Цена марш-броска Костюшкина из Германии обратно в Россию оказалась высока. Билет на самолет в день отправления стоил астрономическую сумму, но Курёхина уже не могла остановить никакая сила. Идеолог «Поп-механики» чуть ли не под конвоем отправил своего непутевого саксофониста ближайшим рейсом в Санкт-Петербург.
«В Германии я не сыграл ни единой ноты, — с грустной улыбкой рассказывал мне Костюшкин спустя двадцать лет. — При первой же возможности Сережа кому-то позвонил и депортировал меня домой».
«Курёхин совсем расстроился, — вспоминает Гаккель. — Он отказался ехать на поезде вместе с нами и купил себе билет на самолет, буквально на следующий рейс. При этом он заявил, что отныне никогда ни с кем никуда не поедет и будет играть только один».

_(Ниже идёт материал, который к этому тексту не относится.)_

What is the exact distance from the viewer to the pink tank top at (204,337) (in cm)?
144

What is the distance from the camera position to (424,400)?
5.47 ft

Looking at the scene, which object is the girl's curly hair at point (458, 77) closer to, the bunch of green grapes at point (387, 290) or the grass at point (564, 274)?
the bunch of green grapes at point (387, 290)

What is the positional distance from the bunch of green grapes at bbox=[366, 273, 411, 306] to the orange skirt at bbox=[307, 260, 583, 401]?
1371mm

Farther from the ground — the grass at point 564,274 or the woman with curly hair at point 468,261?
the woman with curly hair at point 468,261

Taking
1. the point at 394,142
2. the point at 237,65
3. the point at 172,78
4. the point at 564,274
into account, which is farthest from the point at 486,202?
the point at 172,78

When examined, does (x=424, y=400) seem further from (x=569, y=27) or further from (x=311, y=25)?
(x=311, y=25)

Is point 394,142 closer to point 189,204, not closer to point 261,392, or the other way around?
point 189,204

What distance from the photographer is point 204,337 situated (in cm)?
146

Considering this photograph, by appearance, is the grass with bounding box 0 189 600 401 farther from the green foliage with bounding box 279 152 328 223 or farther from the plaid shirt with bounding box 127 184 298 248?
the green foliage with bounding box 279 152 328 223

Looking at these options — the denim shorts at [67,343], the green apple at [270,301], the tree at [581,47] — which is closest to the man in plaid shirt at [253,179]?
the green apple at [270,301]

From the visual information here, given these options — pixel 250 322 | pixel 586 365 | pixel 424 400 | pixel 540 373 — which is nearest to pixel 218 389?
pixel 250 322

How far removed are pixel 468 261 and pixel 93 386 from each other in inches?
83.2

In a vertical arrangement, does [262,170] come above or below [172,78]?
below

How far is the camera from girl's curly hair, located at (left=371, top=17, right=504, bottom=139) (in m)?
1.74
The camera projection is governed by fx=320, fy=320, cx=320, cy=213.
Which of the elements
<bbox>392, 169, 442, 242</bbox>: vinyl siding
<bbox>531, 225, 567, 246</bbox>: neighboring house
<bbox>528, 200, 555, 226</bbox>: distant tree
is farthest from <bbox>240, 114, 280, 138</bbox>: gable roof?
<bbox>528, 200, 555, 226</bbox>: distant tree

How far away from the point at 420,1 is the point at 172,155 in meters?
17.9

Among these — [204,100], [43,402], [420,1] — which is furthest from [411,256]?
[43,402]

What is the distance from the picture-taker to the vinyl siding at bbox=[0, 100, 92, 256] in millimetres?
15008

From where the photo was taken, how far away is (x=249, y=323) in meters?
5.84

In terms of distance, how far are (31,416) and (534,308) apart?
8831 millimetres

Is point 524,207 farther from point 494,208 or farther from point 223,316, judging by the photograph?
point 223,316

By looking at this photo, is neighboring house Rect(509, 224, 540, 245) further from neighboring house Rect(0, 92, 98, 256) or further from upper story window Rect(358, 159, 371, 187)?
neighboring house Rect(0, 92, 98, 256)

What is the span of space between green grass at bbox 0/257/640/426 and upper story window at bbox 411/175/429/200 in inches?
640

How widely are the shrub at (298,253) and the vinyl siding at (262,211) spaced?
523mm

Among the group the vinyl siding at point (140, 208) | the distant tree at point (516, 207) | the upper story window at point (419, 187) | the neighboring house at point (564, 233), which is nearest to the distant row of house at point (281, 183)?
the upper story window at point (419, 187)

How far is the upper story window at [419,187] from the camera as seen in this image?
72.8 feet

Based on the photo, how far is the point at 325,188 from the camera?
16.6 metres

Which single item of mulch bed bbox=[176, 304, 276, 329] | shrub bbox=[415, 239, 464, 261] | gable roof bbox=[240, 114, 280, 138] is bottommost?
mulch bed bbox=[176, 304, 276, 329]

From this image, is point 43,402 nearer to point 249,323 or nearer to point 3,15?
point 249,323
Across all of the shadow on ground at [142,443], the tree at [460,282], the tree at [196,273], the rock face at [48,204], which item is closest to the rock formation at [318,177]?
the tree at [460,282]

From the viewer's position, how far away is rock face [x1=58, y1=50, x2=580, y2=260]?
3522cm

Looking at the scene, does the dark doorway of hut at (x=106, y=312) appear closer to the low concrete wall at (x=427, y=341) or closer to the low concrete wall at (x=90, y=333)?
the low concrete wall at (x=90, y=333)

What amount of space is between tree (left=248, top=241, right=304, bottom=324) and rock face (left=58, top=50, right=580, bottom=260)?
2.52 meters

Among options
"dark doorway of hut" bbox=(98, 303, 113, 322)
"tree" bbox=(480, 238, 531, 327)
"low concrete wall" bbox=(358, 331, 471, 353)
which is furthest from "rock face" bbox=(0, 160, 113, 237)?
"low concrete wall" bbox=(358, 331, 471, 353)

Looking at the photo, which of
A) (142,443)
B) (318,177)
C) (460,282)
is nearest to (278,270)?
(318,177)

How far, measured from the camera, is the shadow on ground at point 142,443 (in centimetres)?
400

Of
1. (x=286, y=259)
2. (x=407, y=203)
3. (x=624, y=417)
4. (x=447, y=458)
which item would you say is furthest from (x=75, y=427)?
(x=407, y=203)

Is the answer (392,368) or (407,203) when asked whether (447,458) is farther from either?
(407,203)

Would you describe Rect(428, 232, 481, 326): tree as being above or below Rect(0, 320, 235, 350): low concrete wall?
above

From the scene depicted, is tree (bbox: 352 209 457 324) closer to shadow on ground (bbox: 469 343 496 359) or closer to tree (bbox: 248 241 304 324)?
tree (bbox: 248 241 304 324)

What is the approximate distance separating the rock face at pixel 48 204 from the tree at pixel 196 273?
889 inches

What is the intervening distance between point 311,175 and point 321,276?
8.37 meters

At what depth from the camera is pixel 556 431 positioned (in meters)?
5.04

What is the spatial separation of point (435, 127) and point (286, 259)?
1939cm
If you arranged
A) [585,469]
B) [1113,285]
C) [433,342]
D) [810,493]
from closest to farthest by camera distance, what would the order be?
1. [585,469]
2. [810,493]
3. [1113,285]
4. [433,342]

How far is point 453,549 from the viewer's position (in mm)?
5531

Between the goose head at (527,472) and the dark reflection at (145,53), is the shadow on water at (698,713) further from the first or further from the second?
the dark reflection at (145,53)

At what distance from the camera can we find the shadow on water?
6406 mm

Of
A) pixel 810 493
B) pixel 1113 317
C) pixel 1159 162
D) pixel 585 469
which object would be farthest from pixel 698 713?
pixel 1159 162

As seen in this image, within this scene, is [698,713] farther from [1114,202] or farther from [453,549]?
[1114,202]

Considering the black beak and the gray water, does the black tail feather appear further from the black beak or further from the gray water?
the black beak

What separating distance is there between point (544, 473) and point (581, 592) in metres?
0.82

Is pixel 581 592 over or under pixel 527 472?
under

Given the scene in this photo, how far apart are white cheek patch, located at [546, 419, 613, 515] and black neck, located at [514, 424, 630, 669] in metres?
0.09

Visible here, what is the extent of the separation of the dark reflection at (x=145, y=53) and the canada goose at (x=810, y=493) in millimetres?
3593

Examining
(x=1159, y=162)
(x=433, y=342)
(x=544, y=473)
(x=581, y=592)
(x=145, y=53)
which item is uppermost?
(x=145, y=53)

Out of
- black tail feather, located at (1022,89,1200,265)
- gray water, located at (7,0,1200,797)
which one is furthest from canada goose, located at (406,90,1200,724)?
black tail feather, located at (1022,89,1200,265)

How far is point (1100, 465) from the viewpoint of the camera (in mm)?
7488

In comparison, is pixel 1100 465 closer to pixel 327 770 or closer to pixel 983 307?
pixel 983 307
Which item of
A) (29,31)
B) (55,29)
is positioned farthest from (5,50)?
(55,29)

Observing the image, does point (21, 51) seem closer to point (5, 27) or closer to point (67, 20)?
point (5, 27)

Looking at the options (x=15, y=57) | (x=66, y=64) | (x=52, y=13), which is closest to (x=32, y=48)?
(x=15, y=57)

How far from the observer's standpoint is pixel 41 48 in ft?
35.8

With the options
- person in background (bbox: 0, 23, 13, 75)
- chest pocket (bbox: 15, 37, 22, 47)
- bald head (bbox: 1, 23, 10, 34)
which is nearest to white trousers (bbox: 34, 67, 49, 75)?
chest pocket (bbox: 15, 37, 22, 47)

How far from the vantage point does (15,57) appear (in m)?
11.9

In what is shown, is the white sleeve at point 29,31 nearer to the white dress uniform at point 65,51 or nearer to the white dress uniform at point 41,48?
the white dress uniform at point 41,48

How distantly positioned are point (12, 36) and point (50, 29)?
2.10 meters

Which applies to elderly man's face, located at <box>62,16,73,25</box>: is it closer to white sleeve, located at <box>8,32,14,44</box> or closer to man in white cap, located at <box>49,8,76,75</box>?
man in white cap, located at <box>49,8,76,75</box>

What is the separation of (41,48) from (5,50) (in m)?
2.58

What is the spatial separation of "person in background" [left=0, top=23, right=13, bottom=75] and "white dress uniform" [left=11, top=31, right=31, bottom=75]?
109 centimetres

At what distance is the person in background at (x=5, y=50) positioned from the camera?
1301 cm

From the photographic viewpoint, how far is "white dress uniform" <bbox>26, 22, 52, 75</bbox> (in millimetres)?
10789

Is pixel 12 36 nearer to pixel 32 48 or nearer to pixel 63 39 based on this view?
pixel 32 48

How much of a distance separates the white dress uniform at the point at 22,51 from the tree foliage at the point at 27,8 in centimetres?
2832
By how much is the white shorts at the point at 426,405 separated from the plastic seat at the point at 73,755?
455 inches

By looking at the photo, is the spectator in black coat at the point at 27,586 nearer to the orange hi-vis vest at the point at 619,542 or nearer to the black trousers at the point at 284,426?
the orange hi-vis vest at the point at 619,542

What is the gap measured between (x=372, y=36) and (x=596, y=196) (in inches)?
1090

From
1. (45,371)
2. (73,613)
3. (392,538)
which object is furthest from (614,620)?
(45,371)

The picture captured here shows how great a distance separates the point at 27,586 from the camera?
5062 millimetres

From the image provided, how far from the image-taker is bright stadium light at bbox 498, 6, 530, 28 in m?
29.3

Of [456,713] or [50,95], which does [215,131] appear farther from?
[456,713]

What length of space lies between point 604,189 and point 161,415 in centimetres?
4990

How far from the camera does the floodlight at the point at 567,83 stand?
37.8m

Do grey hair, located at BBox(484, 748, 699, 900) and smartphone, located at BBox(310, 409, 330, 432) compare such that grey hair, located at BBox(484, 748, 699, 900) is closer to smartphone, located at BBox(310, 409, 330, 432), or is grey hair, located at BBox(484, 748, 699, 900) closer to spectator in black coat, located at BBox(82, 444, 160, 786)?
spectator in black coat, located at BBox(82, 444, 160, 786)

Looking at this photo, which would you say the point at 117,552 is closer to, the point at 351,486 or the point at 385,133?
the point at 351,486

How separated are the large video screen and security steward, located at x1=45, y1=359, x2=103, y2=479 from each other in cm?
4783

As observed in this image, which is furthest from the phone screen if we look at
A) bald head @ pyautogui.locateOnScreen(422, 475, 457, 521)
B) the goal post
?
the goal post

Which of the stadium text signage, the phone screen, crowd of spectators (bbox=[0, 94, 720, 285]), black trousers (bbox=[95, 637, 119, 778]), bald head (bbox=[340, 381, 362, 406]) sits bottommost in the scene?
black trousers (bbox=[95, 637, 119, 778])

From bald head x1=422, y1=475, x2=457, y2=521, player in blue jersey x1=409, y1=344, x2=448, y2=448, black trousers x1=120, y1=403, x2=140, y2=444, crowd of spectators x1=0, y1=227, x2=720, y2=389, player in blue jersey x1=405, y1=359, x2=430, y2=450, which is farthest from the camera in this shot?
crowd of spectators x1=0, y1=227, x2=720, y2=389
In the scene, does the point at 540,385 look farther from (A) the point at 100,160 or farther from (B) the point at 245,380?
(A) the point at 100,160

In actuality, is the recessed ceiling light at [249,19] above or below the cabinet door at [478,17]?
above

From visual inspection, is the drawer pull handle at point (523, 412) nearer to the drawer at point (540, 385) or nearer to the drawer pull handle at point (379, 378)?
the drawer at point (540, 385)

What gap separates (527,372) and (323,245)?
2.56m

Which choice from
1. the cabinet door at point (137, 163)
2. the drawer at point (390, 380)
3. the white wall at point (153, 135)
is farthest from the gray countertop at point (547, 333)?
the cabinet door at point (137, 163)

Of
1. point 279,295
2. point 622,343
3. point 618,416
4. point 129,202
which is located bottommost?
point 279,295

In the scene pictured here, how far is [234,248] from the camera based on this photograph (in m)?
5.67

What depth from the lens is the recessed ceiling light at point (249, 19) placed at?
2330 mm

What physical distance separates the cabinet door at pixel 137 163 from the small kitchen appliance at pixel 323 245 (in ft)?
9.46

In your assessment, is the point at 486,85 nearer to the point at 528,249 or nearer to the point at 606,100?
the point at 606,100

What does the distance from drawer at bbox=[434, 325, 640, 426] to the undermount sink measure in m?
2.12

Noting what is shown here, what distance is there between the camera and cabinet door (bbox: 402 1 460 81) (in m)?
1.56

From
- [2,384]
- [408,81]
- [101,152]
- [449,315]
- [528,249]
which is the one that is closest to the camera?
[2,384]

Действительно, в тот момент у Сергея не существовало четкого плана действий. «У меня нет концепции в жизни, — признавался он друзьям. — Все, что я делаю, я делаю, следуя своей интуиции. Даже самые абсурдные вещи. Но я уверен, что моя интуиция ведет меня в правильном направлении».
Другими словами, Курёхин плыл по течению. Он мог отказаться от участия в престижном джазовом фестивале в Швейцарии, но при этом согласиться выступать с «Поп-механикой» в курортном итальянском поселке. Его принцип «здесь и сейчас» не позволял ему остановиться и записать с оркестром хотя бы один студийный альбом. По этому поводу у Капитана даже существовала целая теория.
«Существует два типа художников, два типа искусства, — исповедовался Курёхин в книге Tusovka. — Первый — когда творец создает шедевры, которые пройдут через века и переживут целые народы. Другой — когда шедевры живут с художником и умирают с ним. Я знаю, что не оставлю после себя никаких шедевров».
Многие годы Капитан интенсивно сотрудничал с массой деятелей столичной контркультуры, но не проявлял особого рвения прорваться на московские площадки. После дебюта в ДК Москворечье (1984) и скромного концерта в кафе «Метелица» (1986) биг-бенд Курёхина больше ни разу не выступил в столице. Кроме дюжины рок-журналистов, мотавшихся в Питер, настоящей «большой» «Поп-механики» никто из москвичей так и не увидел. И вскоре после телевизионного «Музыкального ринга» оркестр Курёхина стал для них чем-то загадочным — из сферы «телег» и фольклорных легенд.